(Supplied text):
——————

Is comparing text files with completely ignoring line terminators possible?

Is comparing text files with completely ignoring line terminators possible?

24
Basic UserBasic User
24

    Dec 10, 2010#1

    Why do the File Ignore Options (IGNORE BLANK LINES IGNORE BLANK SPACE, IGNORE CASE & IGNORE LINE TERMINATORS ) not work when comparing 2 files of the same type (text in this case) where the only difference between them is the number of spaces and/or case and/or lines?

    For example if file 1 has this:

    Code: Select all

    See the brown dog run over the Red Moon
    And File 2 has this:

    Code: Select all

      SEE   the BROWN DOG 
      run 
    over THE    RED 
    Moon
    And I have all 4 File Ignore Options checked then to me these 2 files should logically be the same since the only difference between them is 1 or more of the 4 things that I told it to ignore. And yet UltraCompare does not see these 2 files as identical even when all 4 File Ignore Options are checked.

    Does anyone know why?

    Thanks

    6,675585
    Grand MasterGrand Master
    6,675585

      Dec 11, 2010#2

      That can be answered by reading the first sentence on help page Ignore Line Terminators (Options menu):

      This item may be selected to allow the active compare to ignore line terminator differences (DOS/UNIX/MAC) when comparing files for differences.

      A text compare in UltraCompare is always a line by line comparison. It is not possible to compare text with ignoring the line terminators completely and read/compare the entire file as single line text. The option Ignore Line Terminators is just for being able to compare files with different types of line terminators like a DOS text file with carriage return + line-feed as line terminator with a UNIX text file with just line-feed as line terminator.
      Best regards from an UC/UE/UES for Windows user from Austria

      24
      Basic UserBasic User
      24

        Jan 11, 2011#3

        Mofi,

        "It is not possible to compare text with ignoring the line terminators completely and read/compare the entire file as single line text."

        UC might not be able to do this, but it is by design and therefore intentional and not that way simply because it is something that can’t be done period. I'm not disputing the problems with comparing 2 different file types, but when you have 2 files of identical type with simply different text you should be able to compare them and ignore the line especially in a program you pay for as opposed to free or shareware.

        While this limitation in UC may seem like a dumb inquiry it is not and I doubt I am the only person to every wonder why UC cannot do this. One would think an application for comparison would be able to do this kind of thing.

        Thank you for your time

        901
        MasterMaster
        901

          Jan 12, 2011#4

          YSLGuru wrote:Why do the File Ignore Options (IGNORE BLANK LINES IGNORE BLANK SPACE, IGNORE CASE & IGNORE LINE TERMINATORS ) not work...
          Actually, I can tell you why. Most compare tools, including UltraCompare, do a line-by-line comparison and will not recognize a single line on one side being spread over multiple lines on the other side. The "IGNORE LINE TERMINATORS" doesn't actually mean to ignore the line terminators (pretend that they are not there). It means, "Ignore different kinds of line terminators". In other words, if one file has DOS line terminators (CRLF) and another file has Unix line terminators (LF without the CR), then UltraEdit will not consider the files to be different simply because of the different line terminators.

——————

(Directive): According to the forum thread about ignoring line terminators, what kind of comparison does UltraCompare always perform for text? The material that follows is not needed for this exercise.

(Data excerpt):
——————

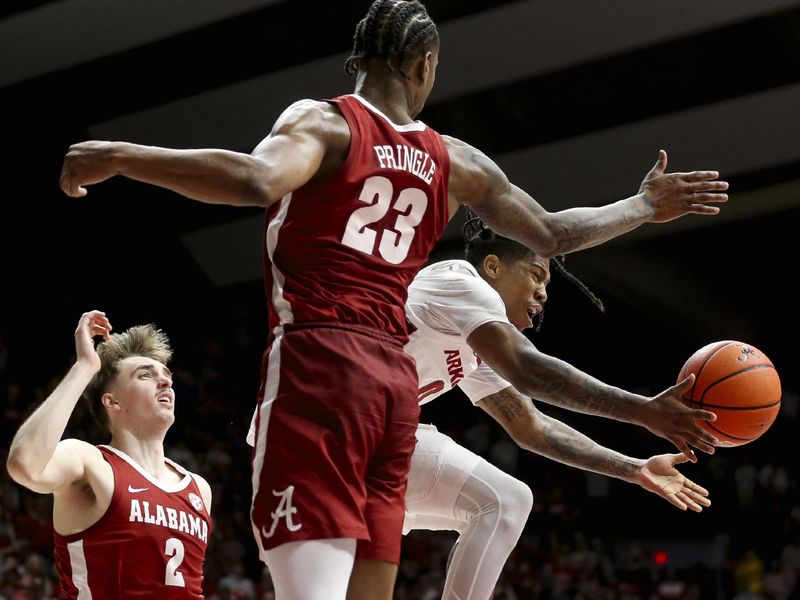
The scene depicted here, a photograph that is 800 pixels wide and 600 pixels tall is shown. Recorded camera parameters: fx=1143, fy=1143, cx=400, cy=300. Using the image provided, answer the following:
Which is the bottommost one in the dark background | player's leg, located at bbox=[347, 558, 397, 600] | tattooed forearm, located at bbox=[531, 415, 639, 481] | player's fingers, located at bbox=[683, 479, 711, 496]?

——————

(Task output): It always performs a line-by-line comparison.